Plongée sur La Nouvelle depuis le col des Bœufs – Et à l’arrière-plan : le Maïdo

[Mafate] Le projet inabouti de la route forestière de La Nouvelle

ÉPISODE 18 : FAUT-IL DÉSENCLAVER LE CIRQUE ?

« C’est quand même le travail de beaucoup d’années, le travail de… » Sociologue, Arnold Jaccoud sourit sans finir sa phrase. Mais c’est bien « le travail d’une vie » qu’il partage avec les lecteurs de Parallèle Sud. Dans ce 18e épisode il raconte comment Mafate a failli se doter d’une route forestière allant du col des Boeufs jusqu’à la Nouvelle.

Les randonneurs qui passent aujourd’hui le col des Bœufs, après avoir garé leur voiture au  parking sécurisé du Petit col, n’ont à l’évidence pas conscience des obstacles auxquels ont été confrontés les promoteurs et les constructeurs de la route forestière du Haut Mafate. De plus, ils ignorent généralement que cette route devait à l’origine les conduire jusqu’à La Nouvelle !

Lors des années précédentes, dès 1970, l’idée de désenclaver le cirque de Mafate, à l’image de ceux de Salazie et de Cilaos, s’était répandue auprès des autorités.
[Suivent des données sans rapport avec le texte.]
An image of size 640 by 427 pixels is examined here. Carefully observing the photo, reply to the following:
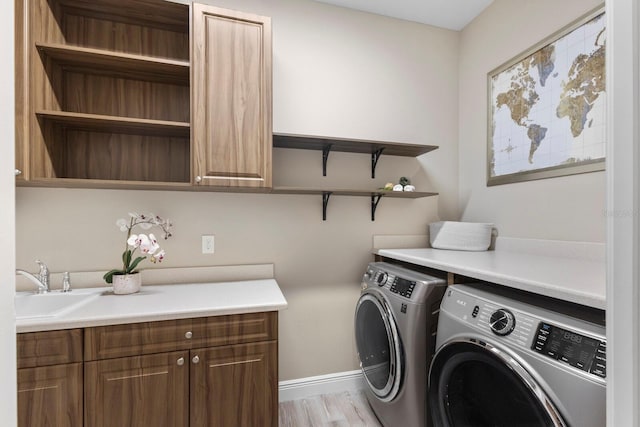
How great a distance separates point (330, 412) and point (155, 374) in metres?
1.13

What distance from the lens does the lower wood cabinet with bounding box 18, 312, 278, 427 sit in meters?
1.13

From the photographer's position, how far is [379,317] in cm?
165

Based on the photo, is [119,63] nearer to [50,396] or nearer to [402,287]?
[50,396]

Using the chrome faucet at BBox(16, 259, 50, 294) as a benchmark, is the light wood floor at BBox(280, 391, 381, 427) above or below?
below

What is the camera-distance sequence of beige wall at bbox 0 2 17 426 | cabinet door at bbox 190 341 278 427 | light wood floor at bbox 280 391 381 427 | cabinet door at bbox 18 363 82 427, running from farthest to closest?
light wood floor at bbox 280 391 381 427
cabinet door at bbox 190 341 278 427
cabinet door at bbox 18 363 82 427
beige wall at bbox 0 2 17 426

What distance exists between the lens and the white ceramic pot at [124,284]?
4.96 feet

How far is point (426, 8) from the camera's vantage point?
208 centimetres

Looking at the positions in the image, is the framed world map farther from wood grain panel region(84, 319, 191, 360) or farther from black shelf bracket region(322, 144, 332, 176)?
wood grain panel region(84, 319, 191, 360)

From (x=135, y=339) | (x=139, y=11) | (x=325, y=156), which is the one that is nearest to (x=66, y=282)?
(x=135, y=339)

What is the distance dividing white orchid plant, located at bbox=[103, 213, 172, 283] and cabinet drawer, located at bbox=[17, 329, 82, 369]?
0.45m

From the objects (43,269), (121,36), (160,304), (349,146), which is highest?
(121,36)

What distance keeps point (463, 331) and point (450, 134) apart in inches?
67.9

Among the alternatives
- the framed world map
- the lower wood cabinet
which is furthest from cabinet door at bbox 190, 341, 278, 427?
the framed world map

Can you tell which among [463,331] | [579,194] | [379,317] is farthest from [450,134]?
[463,331]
Elle correspondait au nécessaire progrès auquel le cirque avait droit, à partir du moment où on avait renoncé à en éliminer les habitants. En 2007, un tel projet est abandonné depuis longtemps, notamment sous la pression des écologistes, mais également en tenant compte des difficultés techniques rencontrées. Et peut-être inconsciemment avec le souci de cette particularité d’un espace précieusement protégé, devenu de ce fait superbement attrayant pour un certain tourisme…
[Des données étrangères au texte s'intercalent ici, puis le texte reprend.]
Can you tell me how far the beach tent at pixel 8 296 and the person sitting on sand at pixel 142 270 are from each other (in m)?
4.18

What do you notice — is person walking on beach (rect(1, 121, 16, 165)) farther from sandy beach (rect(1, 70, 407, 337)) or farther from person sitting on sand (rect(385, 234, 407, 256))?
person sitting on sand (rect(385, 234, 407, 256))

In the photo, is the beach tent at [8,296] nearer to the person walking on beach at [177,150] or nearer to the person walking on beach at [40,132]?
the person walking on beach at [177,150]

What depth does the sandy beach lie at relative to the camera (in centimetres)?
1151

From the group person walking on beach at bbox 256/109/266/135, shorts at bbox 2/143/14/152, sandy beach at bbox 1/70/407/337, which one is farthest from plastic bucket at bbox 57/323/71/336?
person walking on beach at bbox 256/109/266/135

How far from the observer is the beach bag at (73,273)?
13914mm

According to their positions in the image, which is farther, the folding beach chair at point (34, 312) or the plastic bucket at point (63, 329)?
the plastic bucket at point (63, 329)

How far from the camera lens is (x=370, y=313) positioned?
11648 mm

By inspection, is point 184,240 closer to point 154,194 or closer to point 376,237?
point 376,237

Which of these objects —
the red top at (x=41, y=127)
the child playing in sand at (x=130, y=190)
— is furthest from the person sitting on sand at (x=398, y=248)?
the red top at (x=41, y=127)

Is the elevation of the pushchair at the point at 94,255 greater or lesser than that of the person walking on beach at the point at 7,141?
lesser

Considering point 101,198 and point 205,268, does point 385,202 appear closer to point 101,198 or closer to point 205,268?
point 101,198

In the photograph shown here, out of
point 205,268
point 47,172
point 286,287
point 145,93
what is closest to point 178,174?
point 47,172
La seule voie d’accès de Mafate, généralement praticable avec les 4×4, demeure le CD2, voie départementale qui emprunte le lit de la rivière des Galets jusqu’à Deux Bras et qui conduisait dans tan lontan jusqu’aux abords de Mafate les Eaux.. 

Les lecteurs ont quelque raison de s’interroger sur l’intérêt du travail présenté ici. En quoi cet épisode, Interminable il est vrai, peut-il représenter autre chose qu’un ensemble de questions techniques et financières ? Mais que serait devenu le cirque de Mafate avec les conséquences de l’établissement d’une voie ouverte aux véhicules individuels et collectifs, voire aux poids lourds ?

Le bon sens et l’expérience se liguent immédiatement pour répondre : Tout commence par la route ! La route, c’était l’ouverture aux transformations accompagnant les progrès techniques et la modernisation de tout : économie, modes de vie, mobilité, circulation et transports des personnes et des marchandises de toute nature, culture et loisirs, prospérité due au tourisme…

Mais d’un autre côté, l’écosystème particulier des hauts du cirque en aurait été profondément touché : fragmentations, atteintes à la biodiversité, pollution ou accélération de l’invasion de la flore exogène… Et que dire de l’écosystème humain sans doute profondément disloqué ?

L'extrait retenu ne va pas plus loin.